Restate every entry word for word.

begin

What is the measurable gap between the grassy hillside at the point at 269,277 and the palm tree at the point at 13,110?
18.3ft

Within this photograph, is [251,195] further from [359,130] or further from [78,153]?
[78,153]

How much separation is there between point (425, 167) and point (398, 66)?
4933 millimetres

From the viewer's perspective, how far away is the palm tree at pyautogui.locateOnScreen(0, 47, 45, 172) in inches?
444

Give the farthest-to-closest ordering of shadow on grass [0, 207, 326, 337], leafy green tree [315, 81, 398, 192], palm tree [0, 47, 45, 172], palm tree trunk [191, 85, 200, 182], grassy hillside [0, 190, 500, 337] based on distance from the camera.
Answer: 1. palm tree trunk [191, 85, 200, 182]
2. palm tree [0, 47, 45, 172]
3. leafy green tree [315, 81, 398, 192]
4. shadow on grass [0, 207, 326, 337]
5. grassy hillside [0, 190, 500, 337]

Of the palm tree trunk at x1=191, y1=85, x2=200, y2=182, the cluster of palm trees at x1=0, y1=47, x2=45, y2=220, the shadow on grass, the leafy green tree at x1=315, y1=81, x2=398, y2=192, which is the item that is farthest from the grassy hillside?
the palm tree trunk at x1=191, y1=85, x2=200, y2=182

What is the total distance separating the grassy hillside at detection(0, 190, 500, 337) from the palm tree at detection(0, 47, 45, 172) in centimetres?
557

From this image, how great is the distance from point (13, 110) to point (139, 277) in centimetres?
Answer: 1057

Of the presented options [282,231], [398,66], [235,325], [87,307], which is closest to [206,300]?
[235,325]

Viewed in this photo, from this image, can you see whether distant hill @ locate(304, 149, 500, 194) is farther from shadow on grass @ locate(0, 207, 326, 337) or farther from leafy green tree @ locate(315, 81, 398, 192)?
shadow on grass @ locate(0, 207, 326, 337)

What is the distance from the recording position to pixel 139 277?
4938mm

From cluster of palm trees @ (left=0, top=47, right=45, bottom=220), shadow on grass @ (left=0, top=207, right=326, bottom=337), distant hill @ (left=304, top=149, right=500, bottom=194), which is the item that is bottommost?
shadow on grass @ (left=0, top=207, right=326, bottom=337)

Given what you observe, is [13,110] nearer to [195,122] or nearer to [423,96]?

end

— Finished exercise —
What is the measurable gap between the grassy hillside at the point at 269,277 and the palm tree at the point at 13,110?
18.3ft

Within this photograph, is [251,195] further from [359,130] or further from [78,153]?
[78,153]

How much separation is there between point (425, 167) and point (398, 66)?
4933 millimetres

From the viewer's perspective, how far away is the palm tree at pyautogui.locateOnScreen(0, 47, 45, 172) in inches?
444

Give the farthest-to-closest ordering of shadow on grass [0, 207, 326, 337], leafy green tree [315, 81, 398, 192], palm tree [0, 47, 45, 172], palm tree trunk [191, 85, 200, 182], grassy hillside [0, 190, 500, 337] based on distance from the camera.
Answer: 1. palm tree trunk [191, 85, 200, 182]
2. palm tree [0, 47, 45, 172]
3. leafy green tree [315, 81, 398, 192]
4. shadow on grass [0, 207, 326, 337]
5. grassy hillside [0, 190, 500, 337]

Of the palm tree trunk at x1=191, y1=85, x2=200, y2=182, the cluster of palm trees at x1=0, y1=47, x2=45, y2=220, the shadow on grass, the leafy green tree at x1=315, y1=81, x2=398, y2=192, which is the item that is farthest from the grassy hillside?
the palm tree trunk at x1=191, y1=85, x2=200, y2=182

What is the total distance separating the grassy hillside at detection(0, 190, 500, 337) from the palm tree at detection(0, 47, 45, 172) in centimetres?
557

From this image, how great is the distance from point (13, 110) to point (139, 277) in centimetres?
Answer: 1057

Of the presented options [282,231], [398,66], [235,325], [87,307], which is closest to [206,300]?
[235,325]

Viewed in this photo, from this image, can you see whether distant hill @ locate(304, 149, 500, 194) is farther from shadow on grass @ locate(0, 207, 326, 337) or farther from leafy green tree @ locate(315, 81, 398, 192)?
shadow on grass @ locate(0, 207, 326, 337)

What is the distance from the recording position to pixel 139 277?
4938mm

From cluster of palm trees @ (left=0, top=47, right=45, bottom=220), shadow on grass @ (left=0, top=207, right=326, bottom=337), distant hill @ (left=304, top=149, right=500, bottom=194), which is the item that is bottommost?
shadow on grass @ (left=0, top=207, right=326, bottom=337)

Given what you observe, is [13,110] nearer to [195,122] or nearer to [423,96]?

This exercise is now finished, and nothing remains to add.